=== WORK TO BE COMPLETED ===
The material below is to be copied exactly from the line with "Biomeditations Books Talk: Moral" up to and including the line with "Baby Yoda I", with nothing else kept and no pictures.
-- EXERCISE INPUTS follows --
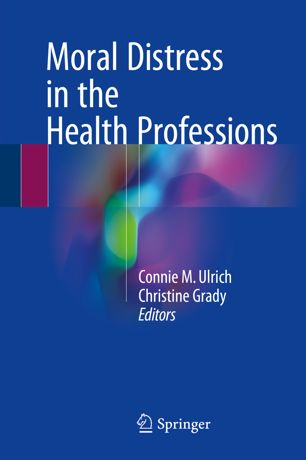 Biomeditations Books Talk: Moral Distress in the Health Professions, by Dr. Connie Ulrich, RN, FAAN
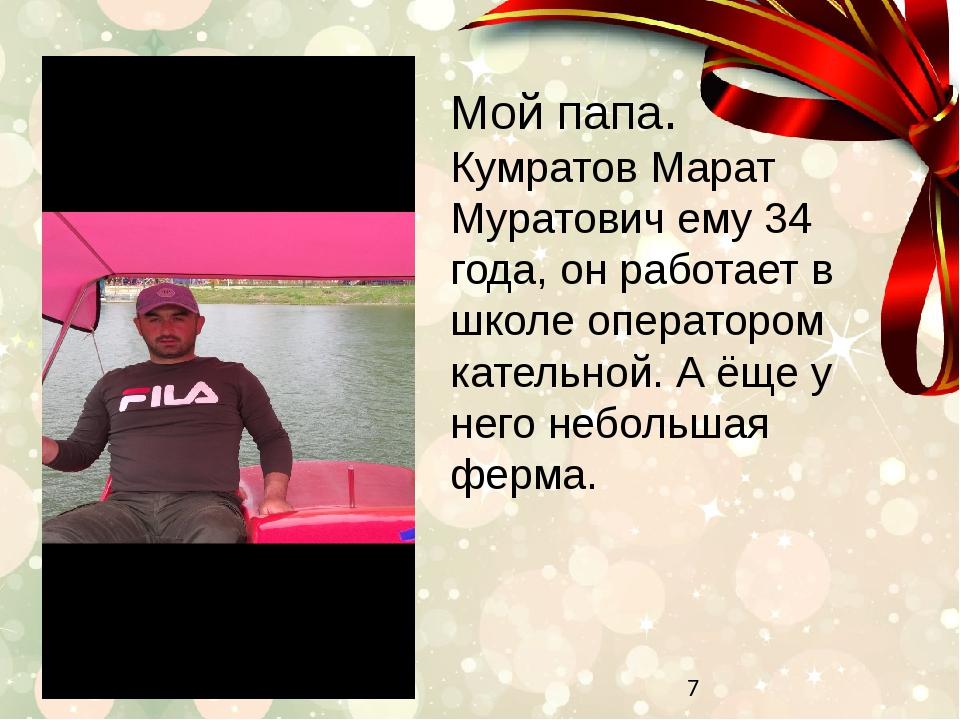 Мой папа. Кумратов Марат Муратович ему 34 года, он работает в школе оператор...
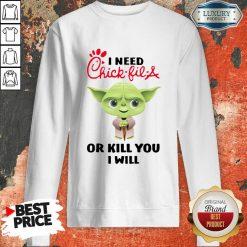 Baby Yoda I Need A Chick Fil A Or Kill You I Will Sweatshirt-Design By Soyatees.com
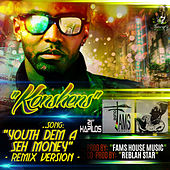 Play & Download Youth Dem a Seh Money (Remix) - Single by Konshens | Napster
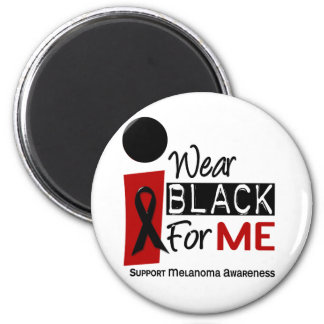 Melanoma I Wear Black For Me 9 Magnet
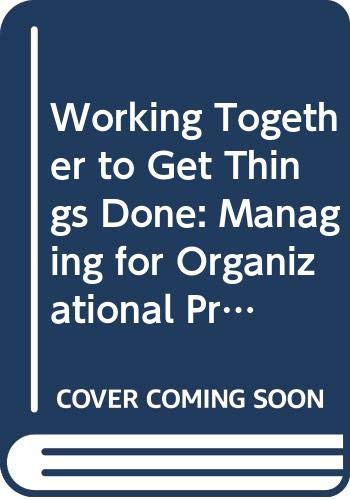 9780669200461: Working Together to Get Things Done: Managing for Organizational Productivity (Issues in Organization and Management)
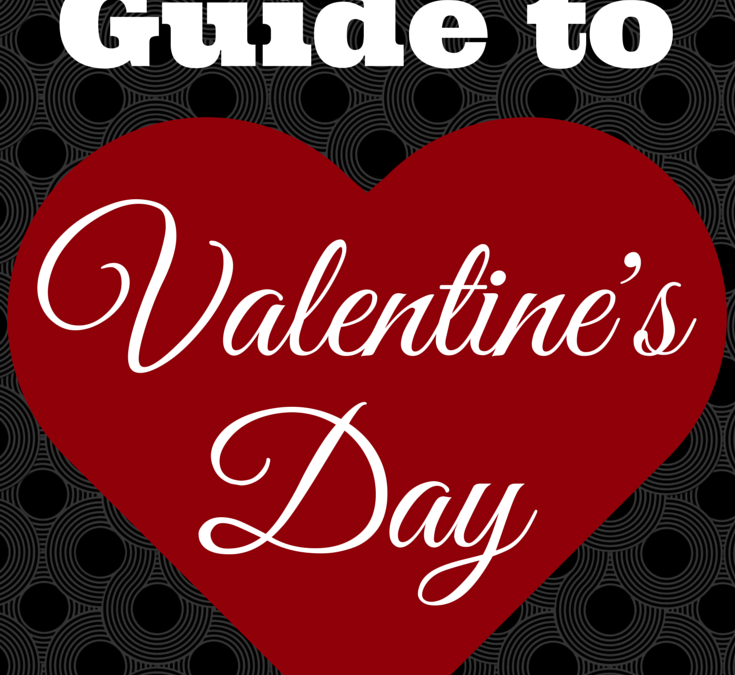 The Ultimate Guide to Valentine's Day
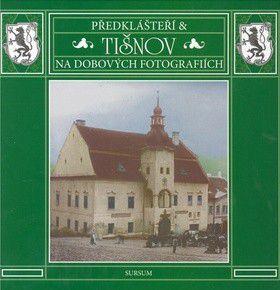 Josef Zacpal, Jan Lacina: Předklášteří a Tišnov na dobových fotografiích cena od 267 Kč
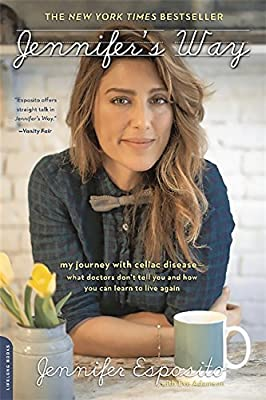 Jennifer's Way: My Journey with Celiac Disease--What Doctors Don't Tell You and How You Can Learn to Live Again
-- EXERCISE INPUTS concluded --
-- EXERCISE INPUTS follows --
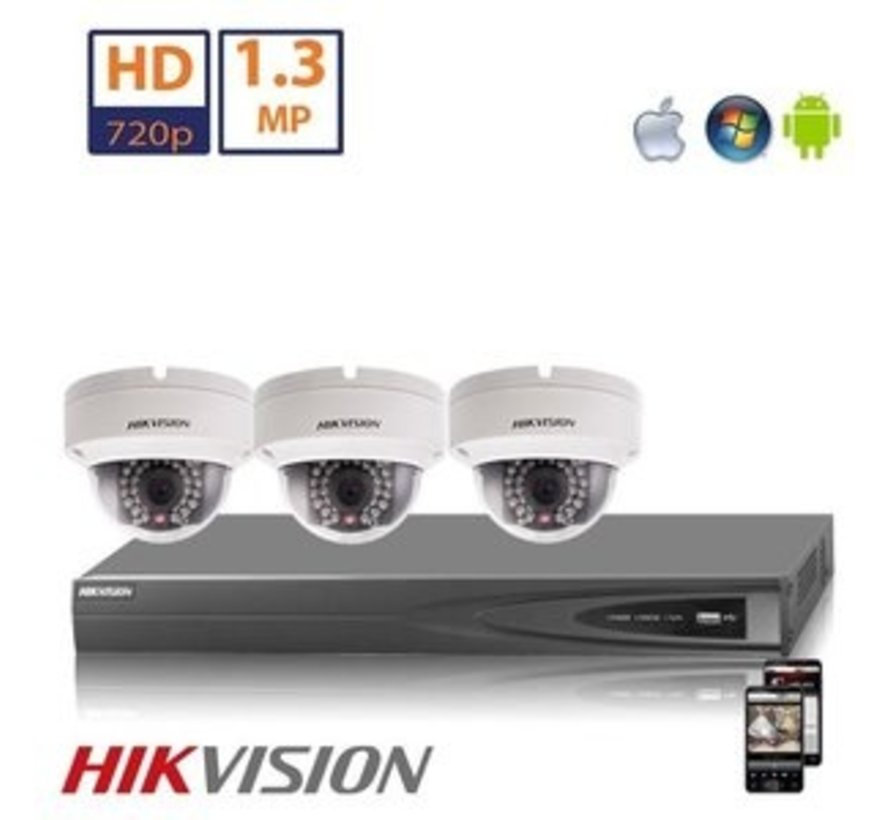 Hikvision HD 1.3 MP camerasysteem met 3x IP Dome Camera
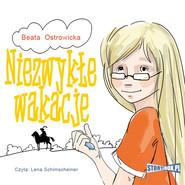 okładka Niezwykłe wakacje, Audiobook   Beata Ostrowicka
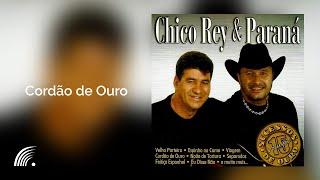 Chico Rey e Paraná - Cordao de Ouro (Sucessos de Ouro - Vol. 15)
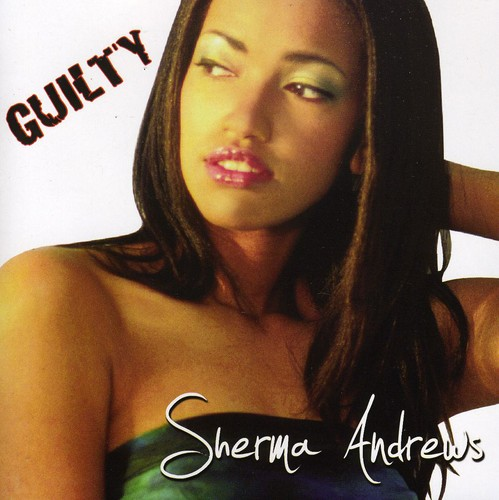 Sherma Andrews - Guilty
-- EXERCISE INPUTS concluded --
=== YOUR RESPONSE ===
 Biomeditations Books Talk: Moral Distress in the Health Professions, by Dr. Connie Ulrich, RN, FAAN
 Мой папа. Кумратов Марат Муратович ему 34 года, он работает в школе оператор...
 Baby Yoda I Need A Chick Fil A Or Kill You I Will Sweatshirt-Design By Soyatees.com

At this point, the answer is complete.